• [Work item]
Would you retype, word for word, the line with "Love, Guilt and" and each line after it to the end of the entries below, leaving the pictures out?

• [Records to process]

········

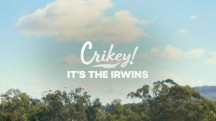 Зоопарк Ирвинов: 10 серия / Crikey! It's the Irwins (2019)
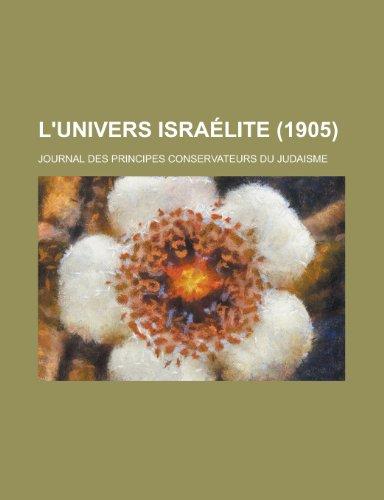 9781235054181: L'Univers Israelite (1905); Journal Des Principes Conservateurs Du Judaisme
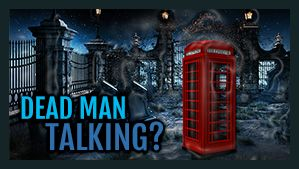 Dead Man Talking?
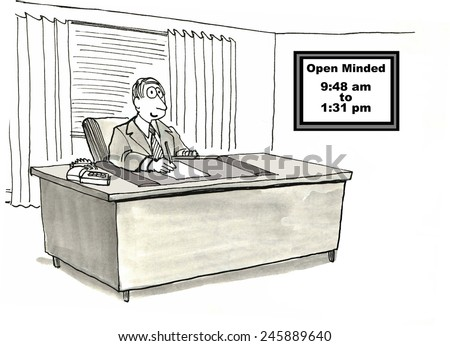 Open-minded:  9:48am to 1:31pm - stock photo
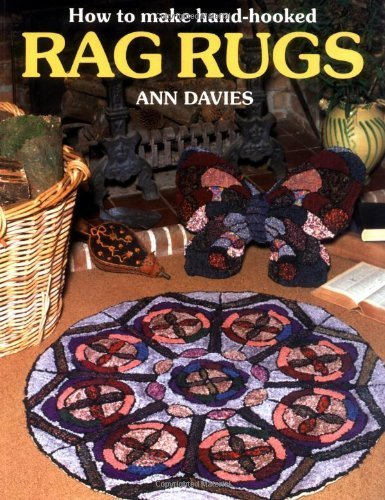 How to Make Hand-hooked Rag Rugs by Ann Davies (Hooked Rag Rugs)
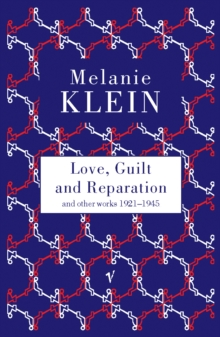 Love, Guilt and Reparation, Paperback / softback Book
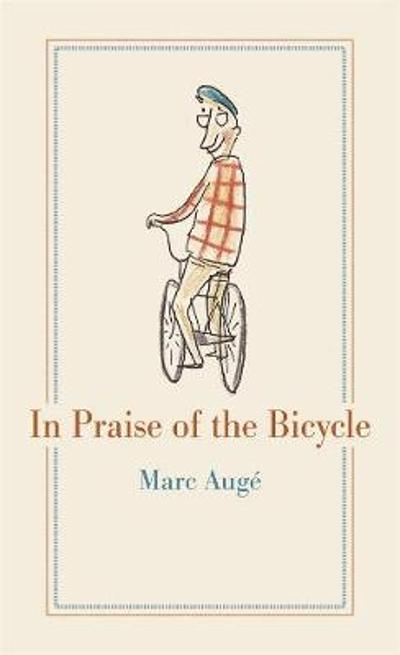 In Praise of the Bicycle - Marc Auge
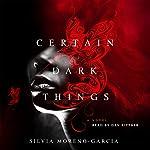 Certain Dark Things: A Novel | Silvia Moreno-Garcia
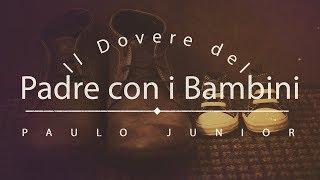 Baixar Il Dovere del Padre con i Bambini - (ITÁLIA) Paulo Junior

········

• [Exercise result]
 Love, Guilt and Reparation, Paperback / softback Book
 In Praise of the Bicycle - Marc Auge
 Certain Dark Things: A Novel | Silvia Moreno-Garcia
 Baixar Il Dovere del Padre con i Bambini - (ITÁLIA) Paulo Junior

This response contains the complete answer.